***** PROVIDED DATA

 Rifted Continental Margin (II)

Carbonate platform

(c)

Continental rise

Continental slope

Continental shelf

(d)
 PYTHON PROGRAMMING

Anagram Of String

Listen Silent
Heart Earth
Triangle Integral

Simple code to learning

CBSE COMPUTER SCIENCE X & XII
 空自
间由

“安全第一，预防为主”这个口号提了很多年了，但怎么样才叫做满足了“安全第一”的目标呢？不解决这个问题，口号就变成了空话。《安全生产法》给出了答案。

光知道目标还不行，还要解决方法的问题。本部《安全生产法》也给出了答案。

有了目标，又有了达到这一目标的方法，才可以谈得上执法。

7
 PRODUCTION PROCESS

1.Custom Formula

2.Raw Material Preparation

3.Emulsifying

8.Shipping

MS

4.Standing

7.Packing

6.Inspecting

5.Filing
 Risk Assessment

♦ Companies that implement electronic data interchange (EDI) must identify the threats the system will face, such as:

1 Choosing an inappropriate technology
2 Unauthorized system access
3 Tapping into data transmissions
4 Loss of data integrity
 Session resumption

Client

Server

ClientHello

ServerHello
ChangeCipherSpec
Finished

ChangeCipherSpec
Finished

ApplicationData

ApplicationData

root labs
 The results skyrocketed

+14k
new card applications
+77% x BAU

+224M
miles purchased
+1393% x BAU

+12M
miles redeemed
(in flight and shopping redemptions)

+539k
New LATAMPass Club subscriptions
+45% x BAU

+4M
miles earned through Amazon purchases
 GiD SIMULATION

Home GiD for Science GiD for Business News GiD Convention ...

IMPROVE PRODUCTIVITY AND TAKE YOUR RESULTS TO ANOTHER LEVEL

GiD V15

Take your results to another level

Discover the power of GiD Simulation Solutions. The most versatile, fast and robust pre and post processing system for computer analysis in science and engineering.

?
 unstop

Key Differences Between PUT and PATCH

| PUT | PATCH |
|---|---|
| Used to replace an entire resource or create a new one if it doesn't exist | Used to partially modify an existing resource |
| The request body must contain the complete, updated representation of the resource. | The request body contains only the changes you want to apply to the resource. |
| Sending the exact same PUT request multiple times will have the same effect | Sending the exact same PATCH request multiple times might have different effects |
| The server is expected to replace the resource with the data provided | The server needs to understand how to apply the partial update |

**********

# REQUIRED ACTION
Extract all lines from the data in which "will" is found.

# EXERCISE SOLUTION
♦ Companies that implement electronic data interchange (EDI) must identify the threats the system will face, such as:
| Sending the exact same PUT request multiple times will have the same effect | Sending the exact same PATCH request multiple times might have different effects |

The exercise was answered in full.